# Source:
+ + + + + + +
Piccadilly Circus


Piccadilly Circus is a road junction and public space of London's West End in the City of Westminster. It was built in 1819 to connect Regent Street with Piccadilly. In this context, a circus, from the Latin word meaning "circle", is a round open space at a street junction.
The Circus now connects Piccadilly, Regent Street, Shaftesbury Avenue, the Haymarket, Coventry Street and Glasshouse Street. It is close to major shopping and entertainment areas in the West End. Its status as a major traffic junction has made Piccadilly Circus a busy meeting place and a tourist attraction in its own right. The Circus is particularly known for its video display and neon signs mounted on the corner building on the northern side, as well as the Shaftesbury Memorial Fountain and statue of Anteros.
+ + + + + + +
Excerpts from a spatial dataset
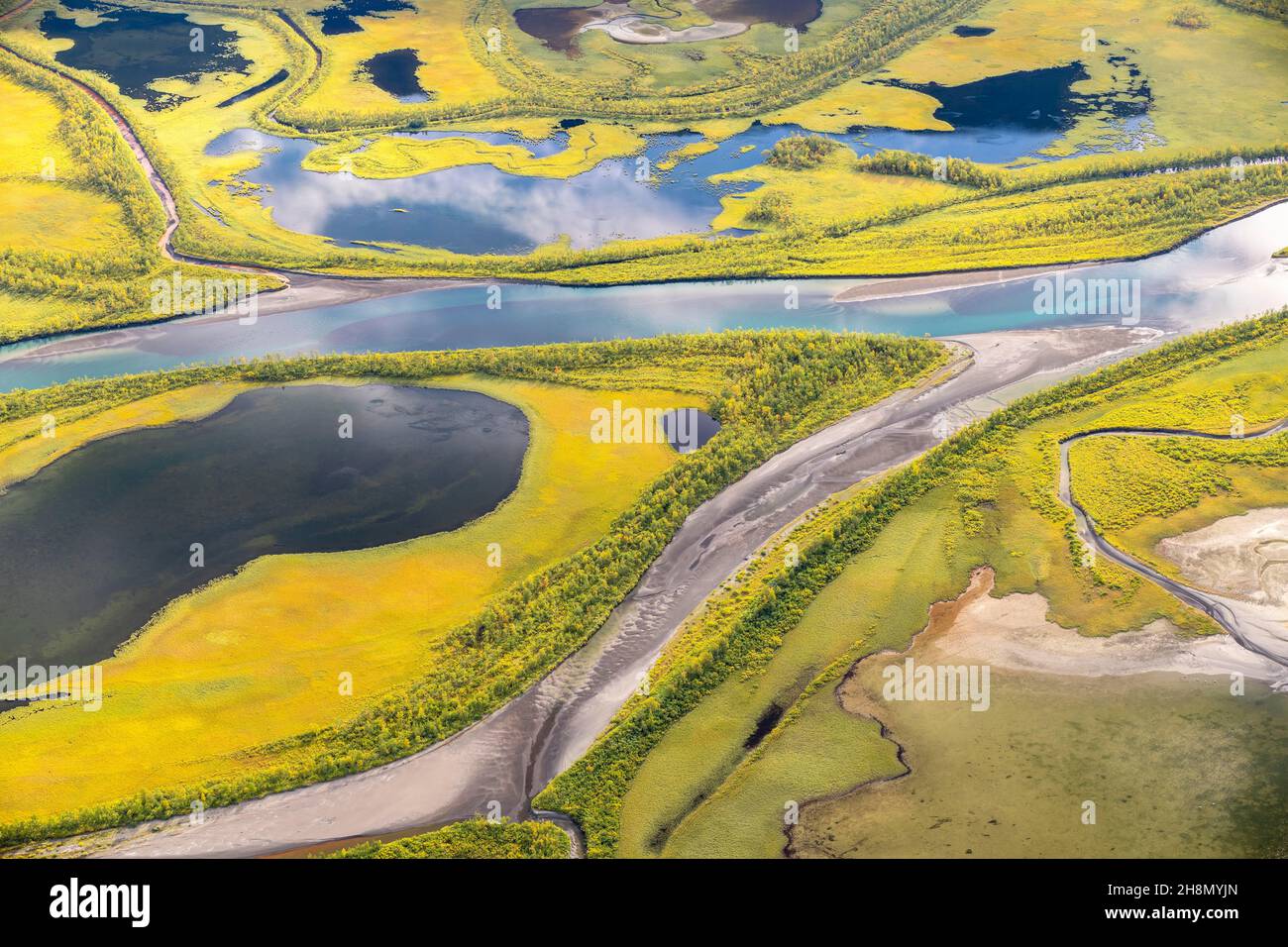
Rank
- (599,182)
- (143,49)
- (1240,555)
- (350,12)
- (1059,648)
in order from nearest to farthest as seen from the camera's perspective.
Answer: (1059,648), (1240,555), (599,182), (143,49), (350,12)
+ + + + + + +
# Work to complete:
From the passage on Piccadilly Circus above, reproduce word for word the stretch starting at "The Circus now" and ending at "statue of Anteros.".

# Written reply:
The Circus now connects Piccadilly, Regent Street, Shaftesbury Avenue, the Haymarket, Coventry Street and Glasshouse Street. It is close to major shopping and entertainment areas in the West End. Its status as a major traffic junction has made Piccadilly Circus a busy meeting place and a tourist attraction in its own right. The Circus is particularly known for its video display and neon signs mounted on the corner building on the northern side, as well as the Shaftesbury Memorial Fountain and statue of Anteros.